Den westfälischen Frieden würde ich rausnehmen, den Beteiligten blieb nicht mehr viel übrig, als sich zu vertragen. Der halbe Kontinent war verwüstet.

Mit der goldenen Bulle wurde die Person des Kaisers und seine Wahl reglementiert, das Erbe von Begüterten vulgo Adligen geregelt. Für Arme blieb nur übrig, an wen sie sich wenden konnten, ihren Landesherren.

Relative Unabhängigkeit der Städte Meinst Du freie Städte und Reichsstädte? Das war Glücksache und der normalen Bevölkerung ging es nicht besser, sie waren nur keine Leibeigene mehr.

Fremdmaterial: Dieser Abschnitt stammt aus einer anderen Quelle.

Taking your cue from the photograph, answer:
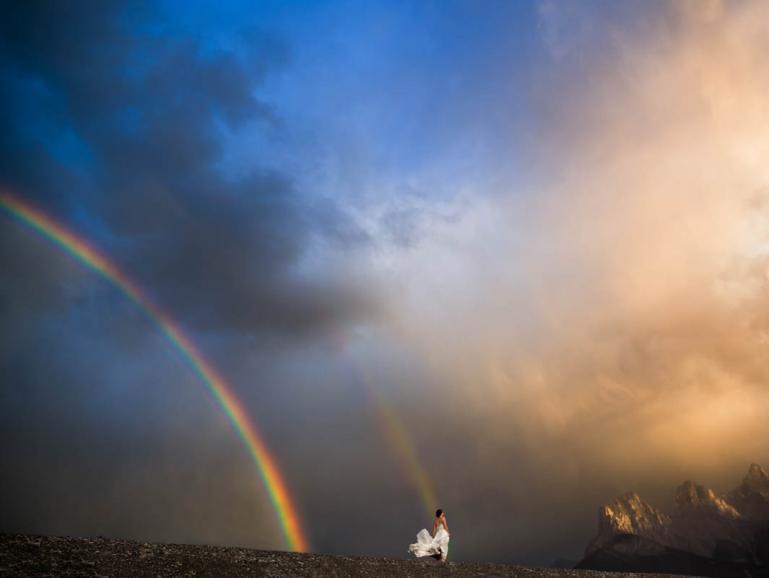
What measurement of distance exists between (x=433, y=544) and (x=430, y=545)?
21 centimetres

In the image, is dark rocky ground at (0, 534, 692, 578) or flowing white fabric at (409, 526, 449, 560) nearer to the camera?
dark rocky ground at (0, 534, 692, 578)

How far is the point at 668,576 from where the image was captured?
31656 millimetres

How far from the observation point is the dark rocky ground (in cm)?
2033

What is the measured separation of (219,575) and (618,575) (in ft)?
75.1

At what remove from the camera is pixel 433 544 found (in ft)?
101

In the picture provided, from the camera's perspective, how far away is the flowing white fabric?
1198 inches

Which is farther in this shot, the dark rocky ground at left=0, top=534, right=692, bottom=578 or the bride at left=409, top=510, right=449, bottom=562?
the bride at left=409, top=510, right=449, bottom=562

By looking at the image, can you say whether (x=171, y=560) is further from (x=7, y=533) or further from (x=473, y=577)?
(x=473, y=577)

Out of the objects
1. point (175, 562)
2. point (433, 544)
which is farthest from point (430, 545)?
point (175, 562)

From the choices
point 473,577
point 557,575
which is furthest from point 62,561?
point 557,575

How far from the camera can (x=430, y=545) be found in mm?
30625

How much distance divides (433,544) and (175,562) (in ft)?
46.7

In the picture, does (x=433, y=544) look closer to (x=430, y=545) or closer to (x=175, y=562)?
(x=430, y=545)

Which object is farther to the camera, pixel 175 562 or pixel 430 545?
pixel 430 545
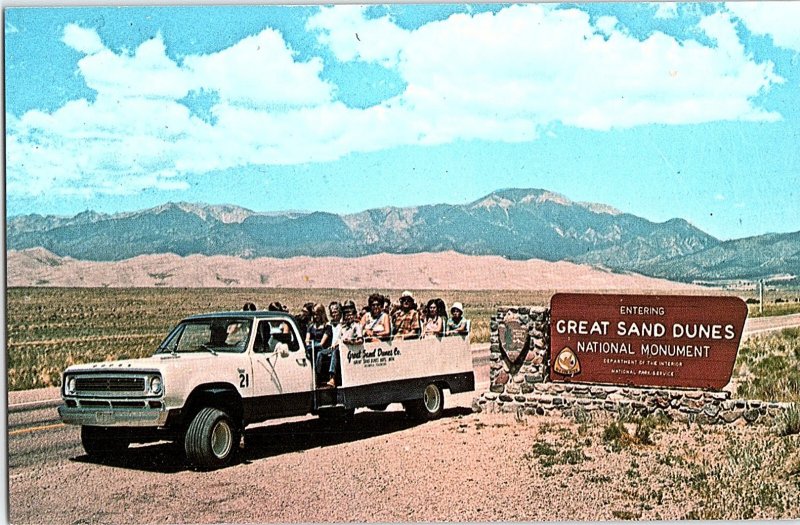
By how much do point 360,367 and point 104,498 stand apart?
3.02 meters

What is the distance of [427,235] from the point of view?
14336 mm

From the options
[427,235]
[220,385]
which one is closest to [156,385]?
[220,385]

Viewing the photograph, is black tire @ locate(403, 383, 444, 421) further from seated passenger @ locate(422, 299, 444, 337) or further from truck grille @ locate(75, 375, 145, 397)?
truck grille @ locate(75, 375, 145, 397)

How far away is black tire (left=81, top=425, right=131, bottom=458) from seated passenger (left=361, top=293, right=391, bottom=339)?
2857 millimetres

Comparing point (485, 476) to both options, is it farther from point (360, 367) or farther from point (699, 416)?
point (699, 416)

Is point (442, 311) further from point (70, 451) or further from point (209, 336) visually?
point (70, 451)

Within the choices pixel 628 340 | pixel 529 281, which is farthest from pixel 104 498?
pixel 529 281

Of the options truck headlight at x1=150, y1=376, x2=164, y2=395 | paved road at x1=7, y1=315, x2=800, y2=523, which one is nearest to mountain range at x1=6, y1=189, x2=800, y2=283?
paved road at x1=7, y1=315, x2=800, y2=523

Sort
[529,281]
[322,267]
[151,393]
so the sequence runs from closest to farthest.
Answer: [151,393]
[322,267]
[529,281]

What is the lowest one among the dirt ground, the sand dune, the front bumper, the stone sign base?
the dirt ground

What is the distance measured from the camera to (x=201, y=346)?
10.0 meters

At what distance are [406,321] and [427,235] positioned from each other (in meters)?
2.99

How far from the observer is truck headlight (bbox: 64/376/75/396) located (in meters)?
9.58

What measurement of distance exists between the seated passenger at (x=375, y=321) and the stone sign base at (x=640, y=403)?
196 cm
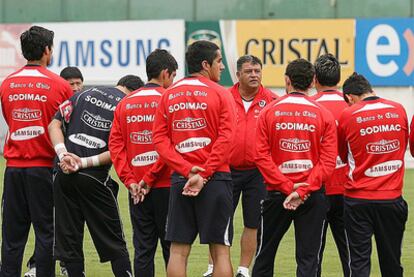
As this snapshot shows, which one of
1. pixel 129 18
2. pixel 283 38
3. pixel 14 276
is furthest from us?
pixel 129 18

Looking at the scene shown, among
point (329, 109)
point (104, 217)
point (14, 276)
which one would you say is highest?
point (329, 109)

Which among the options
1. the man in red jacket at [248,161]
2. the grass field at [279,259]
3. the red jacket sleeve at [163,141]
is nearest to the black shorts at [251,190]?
the man in red jacket at [248,161]

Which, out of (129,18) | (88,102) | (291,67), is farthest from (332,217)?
(129,18)

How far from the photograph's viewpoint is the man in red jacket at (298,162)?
8.30 meters

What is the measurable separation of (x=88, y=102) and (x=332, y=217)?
2467 millimetres

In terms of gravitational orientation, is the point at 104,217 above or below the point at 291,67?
below

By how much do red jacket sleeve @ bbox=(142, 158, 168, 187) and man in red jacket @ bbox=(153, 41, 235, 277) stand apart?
0.50m

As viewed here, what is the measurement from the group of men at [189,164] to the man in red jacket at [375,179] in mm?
11

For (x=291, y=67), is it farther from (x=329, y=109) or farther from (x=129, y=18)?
(x=129, y=18)

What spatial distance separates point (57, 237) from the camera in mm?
8969

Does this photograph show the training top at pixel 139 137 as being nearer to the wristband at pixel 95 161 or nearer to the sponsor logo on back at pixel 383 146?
the wristband at pixel 95 161

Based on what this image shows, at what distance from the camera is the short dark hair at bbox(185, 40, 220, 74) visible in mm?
8203

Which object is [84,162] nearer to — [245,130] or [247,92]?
[245,130]

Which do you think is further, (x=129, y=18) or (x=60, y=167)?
(x=129, y=18)
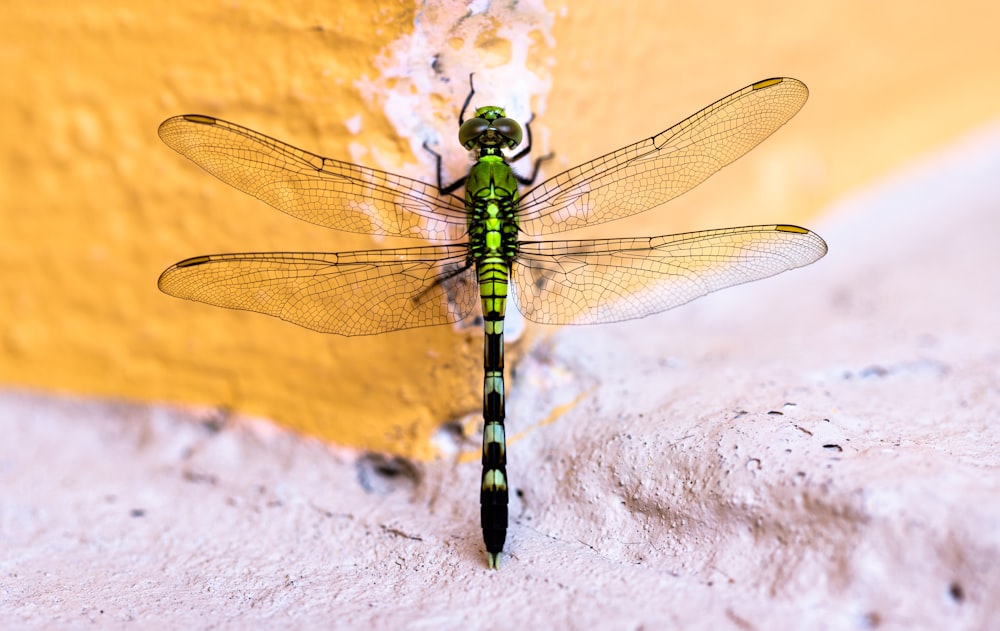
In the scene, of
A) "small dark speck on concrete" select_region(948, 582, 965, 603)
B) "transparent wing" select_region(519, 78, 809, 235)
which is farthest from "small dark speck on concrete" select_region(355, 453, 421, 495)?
"small dark speck on concrete" select_region(948, 582, 965, 603)

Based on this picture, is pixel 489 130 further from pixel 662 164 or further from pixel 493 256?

Das Sozialversicherungssystem als Folge der Bekämpfung der Sozialdemokratie durch Bismarck. „Mein Gedanke war, die arbeitenden Klassen zu gewinnen, oder soll ich sagen zu bestechen, den Staat als soziale Einrichtung anzusehen, die ihretwegen besteht und für ihr Wohl sorgen möchte“

Beim Grundgesetz, der Koalitionsfreiheit, dem BVG und der Verwaltungsgerichtsbarkeit bin ich bei Dir.

Aber es ist deutlich zu merken, dass ein Jurist diese Liste geschrieben hat. ^^

Martin Seidler hat gesagt…

Die damaligen Beweggründe der handelnden Personen würde ich nicht berücksichtigen, auch deshalb würde ich deshalb wenn dann eher abstellen auf: positiv/mit positiven Folgen als auf „erfolgreich“.

Die Charter of Liberties und die verschiedenen Versionen der Magna Carta dürften auch nicht als besonderer Freiheitsliebe von Heinrich I, Johann Ohneland oder Heinrich III unterzeichnet worden sein und dem normalen Menschen haben sie vermutlich erst in ihrer Nachwirkung etwas gebracht.

Und den (wohl u. a. auf die Goldene Bulle zurückgehenden) Föderalismus empfinde ich schon als positive Entwicklung:
Und sei es dass ich (vorerst) meist vor vielen „Erfolgen“ der CSU in der Novelle zum bayrischen Polizeirecht verschont bleibe.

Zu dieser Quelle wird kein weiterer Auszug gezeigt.